AIM: Copy out each line of the material below that contains the word "farthest".

DATA SECTION:
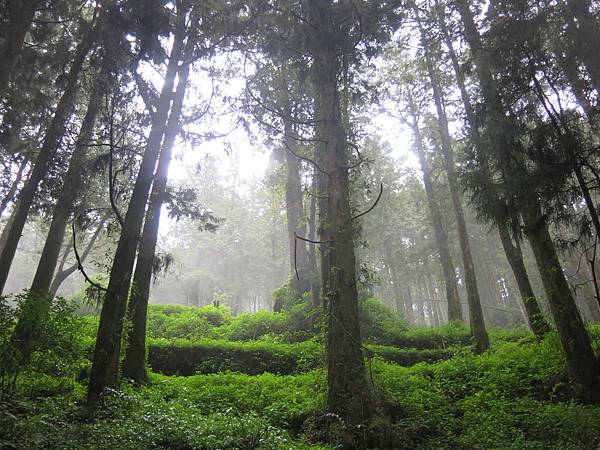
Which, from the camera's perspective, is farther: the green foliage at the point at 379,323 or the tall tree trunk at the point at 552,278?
* * *
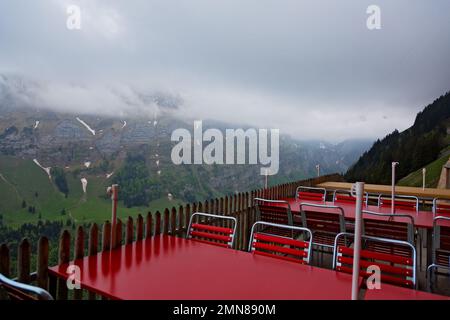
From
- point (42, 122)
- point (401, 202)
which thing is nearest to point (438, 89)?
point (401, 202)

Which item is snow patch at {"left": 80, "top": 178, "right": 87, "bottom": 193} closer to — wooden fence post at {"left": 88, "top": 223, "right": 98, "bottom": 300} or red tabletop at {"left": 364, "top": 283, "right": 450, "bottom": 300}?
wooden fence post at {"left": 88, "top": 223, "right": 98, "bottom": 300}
...
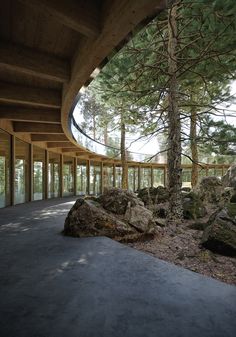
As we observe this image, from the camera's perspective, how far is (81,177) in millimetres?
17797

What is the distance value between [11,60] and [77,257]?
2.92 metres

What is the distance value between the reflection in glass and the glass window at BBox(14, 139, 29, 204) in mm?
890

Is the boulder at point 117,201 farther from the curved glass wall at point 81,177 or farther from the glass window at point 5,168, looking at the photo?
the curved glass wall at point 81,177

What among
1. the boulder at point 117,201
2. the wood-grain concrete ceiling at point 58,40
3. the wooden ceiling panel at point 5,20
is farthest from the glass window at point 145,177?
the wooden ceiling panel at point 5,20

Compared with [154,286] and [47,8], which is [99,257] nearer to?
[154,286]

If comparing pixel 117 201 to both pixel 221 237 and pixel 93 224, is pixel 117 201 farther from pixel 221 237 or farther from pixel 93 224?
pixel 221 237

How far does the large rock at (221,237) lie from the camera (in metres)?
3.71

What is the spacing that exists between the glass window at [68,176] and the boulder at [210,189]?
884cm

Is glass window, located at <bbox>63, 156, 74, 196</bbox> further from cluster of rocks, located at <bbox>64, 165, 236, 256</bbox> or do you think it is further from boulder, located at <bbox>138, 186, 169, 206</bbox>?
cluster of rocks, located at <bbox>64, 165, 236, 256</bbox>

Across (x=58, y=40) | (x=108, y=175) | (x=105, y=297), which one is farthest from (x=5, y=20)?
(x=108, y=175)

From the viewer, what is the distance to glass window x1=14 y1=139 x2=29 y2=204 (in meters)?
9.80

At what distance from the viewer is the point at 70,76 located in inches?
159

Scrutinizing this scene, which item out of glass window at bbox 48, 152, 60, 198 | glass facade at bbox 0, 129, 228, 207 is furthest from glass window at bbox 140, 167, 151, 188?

RIGHT ANSWER:
is farthest from the glass window at point 145,177?
Across (x=58, y=40) | (x=108, y=175) | (x=105, y=297), which one is farthest from (x=5, y=20)?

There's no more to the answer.